Publication Date: 20260507
Application Date: 20230929
Priority Date: 20221003

Claims (15)

1 . A method of determining somatic allele-specific copy number alterations (CNAs) in the genomes of cells in a test-sample from a subject, the method comprising: i) providing an indexed-DNA library of DNA fragments resulting from whole-genome amplification of genomic DNA from cells of the test-sample, wherein fragments of DNA in the indexed-DNA library are distributed among, and are indexed to, individual wells, and the fragments are at least 40 kb in length; ii) providing whole genome sequencing data of reference non-cancer cells from a reference-sample from the subject; and iii) determining somatic allele-specific copy number alterations in the genome(s) of the cells of the test-sample by: a) determining a read depth ratio (RDR), which is the ratio of read counts of an allele in the test-sample relative to the reference-sample, or a log ratio (LogR) thereof, thereby providing the total copy number of the allele, wherein the RDR or LogR value is derived from counts of the allele in reconstructed fragments of DNA that have been reconstructed in silico, and wherein the counts are within a bin of between 100 kb and 5 Mb, or between 80 kb and 120 kb, on the genome; and b) determining a B-allele frequency (BAF) value, which is the allelic ratio of parental alleles determined by the ratio of the wells supporting a reference allele versus a non-reference allele and averaged over phased groups of heterozygous single nucleotide polymorphisms (SNPs); and c) using the determined RDR or logR, and the BAF value to call allele-specific somatic CNAs via an allele specific CNA calling algorithm.

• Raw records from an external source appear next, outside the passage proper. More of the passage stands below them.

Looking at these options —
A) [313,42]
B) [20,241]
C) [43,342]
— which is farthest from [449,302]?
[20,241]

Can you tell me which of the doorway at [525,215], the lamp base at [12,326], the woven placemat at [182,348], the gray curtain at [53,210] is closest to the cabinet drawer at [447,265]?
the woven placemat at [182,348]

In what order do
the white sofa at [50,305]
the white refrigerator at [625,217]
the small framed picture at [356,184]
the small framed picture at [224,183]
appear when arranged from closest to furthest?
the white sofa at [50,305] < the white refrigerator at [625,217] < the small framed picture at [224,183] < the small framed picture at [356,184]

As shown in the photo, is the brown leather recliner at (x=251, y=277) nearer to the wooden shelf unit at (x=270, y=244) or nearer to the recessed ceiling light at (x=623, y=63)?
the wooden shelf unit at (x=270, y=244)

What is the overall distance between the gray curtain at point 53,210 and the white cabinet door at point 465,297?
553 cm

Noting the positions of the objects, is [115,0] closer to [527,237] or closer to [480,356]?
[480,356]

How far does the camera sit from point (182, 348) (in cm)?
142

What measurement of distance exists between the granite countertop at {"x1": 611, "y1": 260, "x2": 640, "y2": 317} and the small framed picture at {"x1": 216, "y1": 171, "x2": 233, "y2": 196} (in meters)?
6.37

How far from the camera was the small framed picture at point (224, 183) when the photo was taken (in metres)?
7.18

2 . The method according to claim 1 , wherein the allele-specific CNA-calling algorithm comprises or consists of a mean-squared error (MSE)-minimisation algorithm or TITAN algorithm.

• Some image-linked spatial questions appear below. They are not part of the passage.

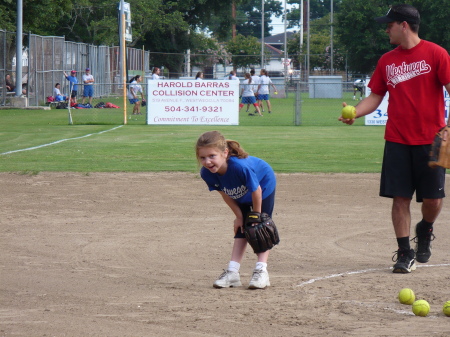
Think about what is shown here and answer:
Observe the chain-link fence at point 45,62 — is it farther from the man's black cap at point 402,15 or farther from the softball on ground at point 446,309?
the softball on ground at point 446,309

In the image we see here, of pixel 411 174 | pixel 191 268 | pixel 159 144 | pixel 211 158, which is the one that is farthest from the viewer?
pixel 159 144

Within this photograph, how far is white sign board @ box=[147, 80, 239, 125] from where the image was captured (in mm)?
22094

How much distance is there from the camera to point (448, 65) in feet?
19.0

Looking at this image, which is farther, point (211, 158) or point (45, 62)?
point (45, 62)

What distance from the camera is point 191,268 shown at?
20.1 ft

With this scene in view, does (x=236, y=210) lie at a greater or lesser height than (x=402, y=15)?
lesser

3 . The method according to claim 2 , wherein the TITAN algorithm has a tuneable segment length parameter set within a range of 10 20 to 10 23 .
4 . The method according to any preceding claim , wherein two or more sequences of DNA from the same well may be determined to be a read pair from the same in silico reconstructed fragment if there is a gap between them shorter than 10 kb in length.

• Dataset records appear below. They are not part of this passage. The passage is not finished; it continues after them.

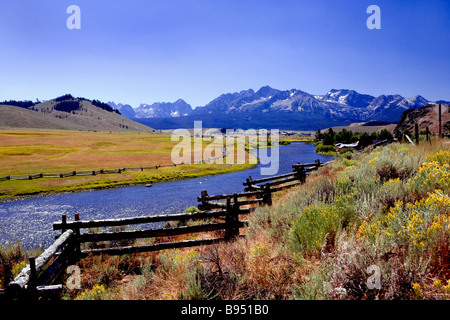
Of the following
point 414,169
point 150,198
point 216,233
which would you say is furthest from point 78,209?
point 414,169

5 . The method according to any preceding claim , wherein providing an indexed-DNA library resulting from whole-genome amplification of genomic DNA from cells in the test-sample is by carrying out, or obtaining results from, a method of whole genome sequencing of the cells comprising the steps of: i) providing a multi-well array plate comprising rows and columns of reaction wells; ii) providing genomic DNA of cells of a test-sample, wherein the genomic DNA is distributed into a plurality of reaction wells on the multi-well array plate, such that there is no more than one single-stranded genomic DNA molecule of any given locus per reaction well, iii) carrying out whole genome amplification (WGA) of each genomic DNA molecule to provide multiple copies of the genomic DNA molecule in each reaction well; iv) fragmenting the DNA molecules of each reaction well and ligating a pair of looped adapters at each end or tagmenting using transposase-delivered adapters to form adapted-DNA fragments, wherein the looped adapters or transposase-delivered adapters comprise either a Column Index (Ci) sequence or a Row Index (Ri) sequence, wherein the Ci sequence is common to each looped adapter or transposase-delivered adapter of every reaction well in a column of the multi-well array plate, or wherein each Ri sequence is common to each looped adapter or transposase-delivered adapter of every reaction well in a row of the multi-well array plate; vi) providing the indexed DNA library by performing indexing PCR on the adapted-DNA fragments, wherein the adapted-DNA fragments are amplified to form indexed PCR products using forward and reverse indexing primers, wherein either a Row Index (Ri) sequence or Column Index (Ci) sequence is introduced by each forward and reverse indexing primers onto each end of the adapted-DNA fragments, such that the resulting indexed PCR products comprise both a pair of flanking Column Index (Ci) sequences that are common to each well of a column and a pair of flanking Row Index (Ri) sequences that are common to each well of a row, and vii) sequencing the indexed DNA library.
6 . The method according to any preceding claim , wherein the cells are cancerous cells, or pre-cancerous cells.
7 . The method according to any preceding claim , wherein the cells are laser-captured micro-dissected cells or circulating tumour cells.
8 . The method according to any preceding claim , wherein the cells from the reference-sample are cells from non-tumour-containing tissue or blood from the subject.
9 . The method according to any preceding claim , wherein the method further comprises sequencing the indexed-DNA library of DNA fragments to provide data for determining any single nucleotide polymorphisms (SNPs) in the genome of cells.
10 . A method for monitoring cancer in a subject, or monitoring or detecting minimal residual disease (MRD) or cancer relapse in a subject, the method comprising: determining somatic allele-specific copy number alterations (CNAs) in the genomes of cells in a test-sample from the subject in accordance with any of claims 1 - 9 .
11 . The method according to claim 10 , wherein the subject has received previous cancer therapy; optionally wherein the subject is in a state of remission.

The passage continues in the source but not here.